LISTEN UP.
If someone is triggered by something you’re doing and you don’t tag that and you have the indecency to even mock them for it then I can safely say that you are the lowest of the low. IDC what people ask you to tag whether it’s a situation or even something that you may not think is ‘triggering’, you do the damn thing.
If someone has said to you that that makes them uncomfortable and you just ignore that and make them feel bad for it then you my friend need to look at your life and your choices. Even if it seems small to you or it’s ‘just the internet’ then get some perspective; there are real people behind these computers with real emotions.
Get your head out of your arse and say hey howdy hey to the real world.
No, okay, look, I was just going to let this pass by but now I can’t do it.
That is not how the real world works.
The world will not tag your triggers. The world does not care if you are triggered. And by this I do not even mean ‘other people’, I mean all the much bigger things beyond this.
Sit down, let me tell you a story, children.
Once upon a time there was a Panya who was very in love with her boyfriend and they rented a condo together. And the last night of November their gas-powered water heater blew the fuck up, and burned down their condo and all the condos in the row, and they had to stand there and watch as the firefighters did everything they could.
And for over a year I was triggered by almost anything at all to do with fire. Fire alarms freaked me out. Candles. The smell of burning. I had a job, at the time. You know what happens at jobs? Fire drills.
Every time there was a fire drill, for over a year, I had a panic attack. My co-workers knew what had happened. I /wished/ I could be warned about the fire drills — but guess what? NO. That entirely removes the point of the drill — my co-workers needed to know that if there was a real fire I was liable to freak out. And I needed to know what I would do.
No trigger warnings there.
To this day, over five years later, I still have to be cautious about certain things. F’r’ex, hibachi restaurants. I love them. My favourite place to go out to eat. Remember what they do there? The cooking show, with the fire? Yeah. Still gets me. I go anyway, and my friends know that there’s a chance I’ll freak a bit.
It’s not their responsibility to take care of my emotions. Is it nice when they do? Absolutely. Totally. I’m endlessly grateful that my friends took the time, that first couple years, to ask me was it okay to have a fire in the fireplace, to light candles, etc. I’m glad that when I go out to the hibachi restaurant with my tae kown do mates and I shriek when the fire at another table startles me (I’ve fallen over a couple times), they always ask. They always check on me. My husband holds my hand when they do the table show for us, because he knows.

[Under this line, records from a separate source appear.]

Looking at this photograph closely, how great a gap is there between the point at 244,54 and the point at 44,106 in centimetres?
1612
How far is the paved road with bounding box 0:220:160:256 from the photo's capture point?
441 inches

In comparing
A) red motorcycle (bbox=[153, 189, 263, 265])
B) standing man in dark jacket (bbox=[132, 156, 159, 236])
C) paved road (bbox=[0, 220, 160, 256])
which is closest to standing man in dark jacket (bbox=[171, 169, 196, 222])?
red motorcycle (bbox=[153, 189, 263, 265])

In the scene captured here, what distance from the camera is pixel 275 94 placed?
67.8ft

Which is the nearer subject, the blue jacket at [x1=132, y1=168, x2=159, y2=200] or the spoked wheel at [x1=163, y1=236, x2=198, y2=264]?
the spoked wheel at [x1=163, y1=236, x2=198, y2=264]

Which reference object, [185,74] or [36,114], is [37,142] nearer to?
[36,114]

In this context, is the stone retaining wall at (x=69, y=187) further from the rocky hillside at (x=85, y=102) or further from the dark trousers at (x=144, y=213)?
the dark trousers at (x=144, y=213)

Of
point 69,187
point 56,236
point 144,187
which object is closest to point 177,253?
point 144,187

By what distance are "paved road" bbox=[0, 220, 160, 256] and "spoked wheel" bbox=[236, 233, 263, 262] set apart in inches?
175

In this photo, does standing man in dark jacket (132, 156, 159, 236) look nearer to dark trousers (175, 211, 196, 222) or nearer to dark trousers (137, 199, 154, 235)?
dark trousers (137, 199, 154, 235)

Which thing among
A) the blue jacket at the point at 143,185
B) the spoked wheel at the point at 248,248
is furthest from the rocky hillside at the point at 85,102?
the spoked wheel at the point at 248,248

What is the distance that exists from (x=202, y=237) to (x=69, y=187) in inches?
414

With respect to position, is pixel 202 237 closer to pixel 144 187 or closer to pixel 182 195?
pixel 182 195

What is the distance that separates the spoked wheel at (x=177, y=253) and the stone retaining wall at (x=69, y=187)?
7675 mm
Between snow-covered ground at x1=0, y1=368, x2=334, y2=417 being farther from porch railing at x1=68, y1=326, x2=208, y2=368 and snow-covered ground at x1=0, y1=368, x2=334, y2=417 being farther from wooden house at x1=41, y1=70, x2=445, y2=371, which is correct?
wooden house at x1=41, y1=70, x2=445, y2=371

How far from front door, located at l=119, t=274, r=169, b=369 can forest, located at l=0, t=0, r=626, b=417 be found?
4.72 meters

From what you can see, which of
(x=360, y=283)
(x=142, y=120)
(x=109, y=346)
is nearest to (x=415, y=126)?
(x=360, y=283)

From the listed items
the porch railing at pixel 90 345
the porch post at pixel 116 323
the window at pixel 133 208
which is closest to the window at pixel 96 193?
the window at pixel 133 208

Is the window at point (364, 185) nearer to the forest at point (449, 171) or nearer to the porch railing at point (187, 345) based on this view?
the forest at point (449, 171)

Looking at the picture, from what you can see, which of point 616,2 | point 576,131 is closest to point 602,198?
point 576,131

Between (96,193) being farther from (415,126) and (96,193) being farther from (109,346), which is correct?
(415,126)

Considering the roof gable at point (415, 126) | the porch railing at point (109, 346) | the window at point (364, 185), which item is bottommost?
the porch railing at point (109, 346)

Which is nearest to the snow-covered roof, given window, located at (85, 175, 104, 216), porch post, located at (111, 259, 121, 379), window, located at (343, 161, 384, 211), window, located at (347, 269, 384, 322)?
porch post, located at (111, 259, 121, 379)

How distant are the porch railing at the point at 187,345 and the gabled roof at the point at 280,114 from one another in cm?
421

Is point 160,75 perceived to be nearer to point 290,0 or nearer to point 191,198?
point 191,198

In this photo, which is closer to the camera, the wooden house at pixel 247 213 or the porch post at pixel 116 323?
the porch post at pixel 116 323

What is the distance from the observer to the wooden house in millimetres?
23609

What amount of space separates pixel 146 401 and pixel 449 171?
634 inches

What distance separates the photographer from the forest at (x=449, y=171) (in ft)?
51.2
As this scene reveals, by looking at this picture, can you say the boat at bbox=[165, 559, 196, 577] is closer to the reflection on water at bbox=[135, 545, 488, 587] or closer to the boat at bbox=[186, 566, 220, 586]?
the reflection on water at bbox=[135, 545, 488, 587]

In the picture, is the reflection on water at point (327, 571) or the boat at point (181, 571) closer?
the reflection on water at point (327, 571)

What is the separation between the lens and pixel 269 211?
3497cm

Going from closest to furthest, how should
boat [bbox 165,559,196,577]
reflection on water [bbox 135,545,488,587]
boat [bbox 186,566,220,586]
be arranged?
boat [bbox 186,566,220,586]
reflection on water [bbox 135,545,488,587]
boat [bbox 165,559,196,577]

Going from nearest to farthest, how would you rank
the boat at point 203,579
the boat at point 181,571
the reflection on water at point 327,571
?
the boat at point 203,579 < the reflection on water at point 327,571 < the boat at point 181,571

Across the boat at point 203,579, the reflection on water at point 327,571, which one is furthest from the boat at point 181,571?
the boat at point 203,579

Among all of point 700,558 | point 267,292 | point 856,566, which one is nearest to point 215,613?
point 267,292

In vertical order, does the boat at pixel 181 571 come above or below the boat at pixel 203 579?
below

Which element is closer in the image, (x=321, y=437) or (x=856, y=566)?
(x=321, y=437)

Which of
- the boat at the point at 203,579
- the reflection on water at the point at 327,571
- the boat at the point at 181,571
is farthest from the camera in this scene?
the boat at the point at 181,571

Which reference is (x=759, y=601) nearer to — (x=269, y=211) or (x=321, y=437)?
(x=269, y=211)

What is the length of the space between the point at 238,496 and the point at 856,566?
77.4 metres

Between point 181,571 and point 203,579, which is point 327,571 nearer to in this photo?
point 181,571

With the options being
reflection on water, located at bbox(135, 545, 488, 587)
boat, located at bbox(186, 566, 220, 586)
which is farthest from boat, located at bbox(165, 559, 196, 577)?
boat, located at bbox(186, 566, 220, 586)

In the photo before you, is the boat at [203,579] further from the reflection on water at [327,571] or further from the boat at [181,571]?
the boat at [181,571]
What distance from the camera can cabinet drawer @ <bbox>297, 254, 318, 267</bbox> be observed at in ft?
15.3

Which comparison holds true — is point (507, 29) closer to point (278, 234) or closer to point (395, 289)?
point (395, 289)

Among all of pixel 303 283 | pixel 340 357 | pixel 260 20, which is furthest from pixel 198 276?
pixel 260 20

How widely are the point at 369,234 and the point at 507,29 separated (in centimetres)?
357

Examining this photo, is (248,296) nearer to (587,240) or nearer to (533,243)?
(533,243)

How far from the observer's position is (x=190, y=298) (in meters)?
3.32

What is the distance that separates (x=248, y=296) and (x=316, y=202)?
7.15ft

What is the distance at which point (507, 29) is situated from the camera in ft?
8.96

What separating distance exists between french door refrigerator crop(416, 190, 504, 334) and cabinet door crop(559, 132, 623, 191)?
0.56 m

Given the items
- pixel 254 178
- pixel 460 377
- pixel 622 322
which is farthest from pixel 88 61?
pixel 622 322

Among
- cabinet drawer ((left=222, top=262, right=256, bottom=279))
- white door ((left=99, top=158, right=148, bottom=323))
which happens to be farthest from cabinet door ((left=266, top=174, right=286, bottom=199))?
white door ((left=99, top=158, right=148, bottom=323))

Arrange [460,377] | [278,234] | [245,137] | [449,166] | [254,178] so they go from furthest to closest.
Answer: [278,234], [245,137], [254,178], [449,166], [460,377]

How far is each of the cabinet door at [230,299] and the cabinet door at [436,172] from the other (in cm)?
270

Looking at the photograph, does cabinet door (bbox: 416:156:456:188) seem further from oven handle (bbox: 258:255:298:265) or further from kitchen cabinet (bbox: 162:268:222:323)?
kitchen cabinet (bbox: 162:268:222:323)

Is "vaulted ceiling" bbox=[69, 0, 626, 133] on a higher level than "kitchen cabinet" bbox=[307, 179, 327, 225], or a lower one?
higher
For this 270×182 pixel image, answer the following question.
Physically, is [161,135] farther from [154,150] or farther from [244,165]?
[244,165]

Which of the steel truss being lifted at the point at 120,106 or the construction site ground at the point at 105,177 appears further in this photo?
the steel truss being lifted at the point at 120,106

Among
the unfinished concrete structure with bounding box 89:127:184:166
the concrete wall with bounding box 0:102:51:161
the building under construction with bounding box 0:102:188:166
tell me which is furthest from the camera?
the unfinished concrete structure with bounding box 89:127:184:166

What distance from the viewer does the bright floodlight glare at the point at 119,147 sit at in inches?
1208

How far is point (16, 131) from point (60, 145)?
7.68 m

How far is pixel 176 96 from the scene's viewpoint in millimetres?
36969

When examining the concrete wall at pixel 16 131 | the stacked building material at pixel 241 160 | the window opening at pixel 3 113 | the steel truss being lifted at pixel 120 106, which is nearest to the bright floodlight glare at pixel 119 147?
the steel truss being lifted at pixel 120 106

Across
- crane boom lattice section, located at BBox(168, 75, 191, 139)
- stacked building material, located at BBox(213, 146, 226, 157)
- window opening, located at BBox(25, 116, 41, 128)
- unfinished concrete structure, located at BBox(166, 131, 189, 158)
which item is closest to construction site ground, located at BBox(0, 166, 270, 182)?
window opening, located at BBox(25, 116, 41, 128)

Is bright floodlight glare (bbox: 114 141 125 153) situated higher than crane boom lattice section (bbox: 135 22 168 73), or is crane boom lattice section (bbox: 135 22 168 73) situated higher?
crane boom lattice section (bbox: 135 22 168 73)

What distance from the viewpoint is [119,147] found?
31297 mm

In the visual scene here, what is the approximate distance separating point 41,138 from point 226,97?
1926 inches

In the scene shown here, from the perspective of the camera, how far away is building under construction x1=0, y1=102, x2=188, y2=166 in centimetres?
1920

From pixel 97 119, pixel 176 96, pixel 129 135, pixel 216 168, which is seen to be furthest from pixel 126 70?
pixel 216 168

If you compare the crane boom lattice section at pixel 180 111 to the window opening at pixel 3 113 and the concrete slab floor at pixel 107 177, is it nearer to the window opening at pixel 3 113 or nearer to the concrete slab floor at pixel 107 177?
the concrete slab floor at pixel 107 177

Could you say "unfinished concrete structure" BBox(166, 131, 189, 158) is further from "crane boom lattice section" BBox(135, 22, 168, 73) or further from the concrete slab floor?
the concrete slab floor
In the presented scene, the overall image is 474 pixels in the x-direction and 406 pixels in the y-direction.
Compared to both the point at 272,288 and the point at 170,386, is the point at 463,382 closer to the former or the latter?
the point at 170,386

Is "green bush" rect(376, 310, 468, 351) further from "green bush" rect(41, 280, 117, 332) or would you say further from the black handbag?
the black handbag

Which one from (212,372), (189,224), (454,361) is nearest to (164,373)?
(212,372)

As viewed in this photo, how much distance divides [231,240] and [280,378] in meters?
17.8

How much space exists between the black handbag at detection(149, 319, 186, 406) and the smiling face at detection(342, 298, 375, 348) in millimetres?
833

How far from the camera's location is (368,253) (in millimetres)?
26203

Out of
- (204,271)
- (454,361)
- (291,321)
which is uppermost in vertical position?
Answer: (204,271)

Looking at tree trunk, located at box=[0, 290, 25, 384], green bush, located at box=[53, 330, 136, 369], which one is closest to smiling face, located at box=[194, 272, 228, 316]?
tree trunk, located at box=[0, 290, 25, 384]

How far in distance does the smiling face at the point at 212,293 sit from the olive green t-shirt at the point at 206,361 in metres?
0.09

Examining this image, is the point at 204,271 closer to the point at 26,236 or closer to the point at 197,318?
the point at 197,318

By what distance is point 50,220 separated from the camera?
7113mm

It’s still not his responsibility. It’s mine. To pay attention. To be aware of the things that give me trouble, and avoid them, or work to minimize my reaction.
It is GREAT when people are willing to work with you on dealing with triggers, especially the really bad kind. But don’t shame them for being unwilling to be responsible for you. Don’t be ugly to people if they refuse to do a thing to make it easier for you — their lives and their emotions are real too, and they. Are. Not. Responsible. For. You.